• Directions for this task:
Every record below should be printed exactly as it appears.

• Input data:
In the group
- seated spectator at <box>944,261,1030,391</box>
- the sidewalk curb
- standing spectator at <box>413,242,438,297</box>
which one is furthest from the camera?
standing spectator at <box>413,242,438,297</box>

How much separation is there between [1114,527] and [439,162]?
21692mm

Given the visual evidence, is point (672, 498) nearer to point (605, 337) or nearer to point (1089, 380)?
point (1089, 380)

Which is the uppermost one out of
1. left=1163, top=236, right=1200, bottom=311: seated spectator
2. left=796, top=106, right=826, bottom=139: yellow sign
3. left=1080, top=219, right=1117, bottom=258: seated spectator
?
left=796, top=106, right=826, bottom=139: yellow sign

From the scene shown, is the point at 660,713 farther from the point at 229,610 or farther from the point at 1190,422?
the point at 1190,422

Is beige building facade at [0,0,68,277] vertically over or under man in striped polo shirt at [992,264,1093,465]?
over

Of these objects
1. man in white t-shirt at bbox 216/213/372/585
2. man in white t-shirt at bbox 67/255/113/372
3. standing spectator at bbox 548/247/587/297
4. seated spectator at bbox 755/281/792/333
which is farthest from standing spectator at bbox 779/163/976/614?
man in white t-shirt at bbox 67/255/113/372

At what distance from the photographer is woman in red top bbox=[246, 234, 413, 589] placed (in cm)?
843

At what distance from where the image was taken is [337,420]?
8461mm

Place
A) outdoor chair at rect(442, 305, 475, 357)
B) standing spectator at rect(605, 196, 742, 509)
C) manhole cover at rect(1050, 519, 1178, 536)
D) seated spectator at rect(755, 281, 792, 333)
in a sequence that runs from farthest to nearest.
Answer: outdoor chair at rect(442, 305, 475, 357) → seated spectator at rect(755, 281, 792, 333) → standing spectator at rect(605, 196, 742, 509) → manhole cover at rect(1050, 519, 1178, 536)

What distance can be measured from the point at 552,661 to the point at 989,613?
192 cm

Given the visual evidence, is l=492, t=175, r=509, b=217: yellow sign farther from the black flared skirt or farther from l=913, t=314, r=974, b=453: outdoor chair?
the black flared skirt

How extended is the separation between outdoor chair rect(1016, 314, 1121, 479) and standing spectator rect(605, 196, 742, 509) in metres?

• Task response:
In the group
- seated spectator at <box>944,261,1030,391</box>
- the sidewalk curb
- standing spectator at <box>413,242,438,297</box>
which one is furthest from the camera?
standing spectator at <box>413,242,438,297</box>

How much separation is there between [1114,527] and [439,162]?
21692mm

Given the visual evidence, is point (672, 498) nearer to point (605, 337) or nearer to point (1089, 380)?
point (1089, 380)

Which is the uppermost one out of
1. left=1163, top=236, right=1200, bottom=311: seated spectator
2. left=796, top=106, right=826, bottom=139: yellow sign
3. left=1080, top=219, right=1117, bottom=258: seated spectator
?
left=796, top=106, right=826, bottom=139: yellow sign

From the scene shown, is the point at 660,713 farther from the point at 229,610 or farther from the point at 1190,422?
the point at 1190,422

Is beige building facade at [0,0,68,277] vertically over or under man in striped polo shirt at [992,264,1093,465]?
over

Of these objects
1. man in white t-shirt at bbox 216/213/372/585
2. man in white t-shirt at bbox 67/255/113/372
3. standing spectator at bbox 548/247/587/297
4. seated spectator at bbox 755/281/792/333
which is farthest from standing spectator at bbox 779/163/976/614?
man in white t-shirt at bbox 67/255/113/372

At what distance from the photographer is woman in red top bbox=[246, 234, 413, 589] placed (in cm)?
843

At what distance from where the image was taken is [337,420]?
8461mm

Place
A) outdoor chair at rect(442, 305, 475, 357)
B) standing spectator at rect(605, 196, 742, 509)
C) manhole cover at rect(1050, 519, 1178, 536)
D) seated spectator at rect(755, 281, 792, 333)
in a sequence that runs from farthest to nearest.
Answer: outdoor chair at rect(442, 305, 475, 357) → seated spectator at rect(755, 281, 792, 333) → standing spectator at rect(605, 196, 742, 509) → manhole cover at rect(1050, 519, 1178, 536)

What distance can be measured from the point at 552,661 to the point at 989,613?
192 cm

Given the visual evidence, is l=492, t=175, r=509, b=217: yellow sign farther from the black flared skirt or farther from l=913, t=314, r=974, b=453: outdoor chair?
the black flared skirt

How extended is the separation between outdoor chair rect(1016, 314, 1121, 479) and standing spectator rect(605, 196, 742, 509) in metres?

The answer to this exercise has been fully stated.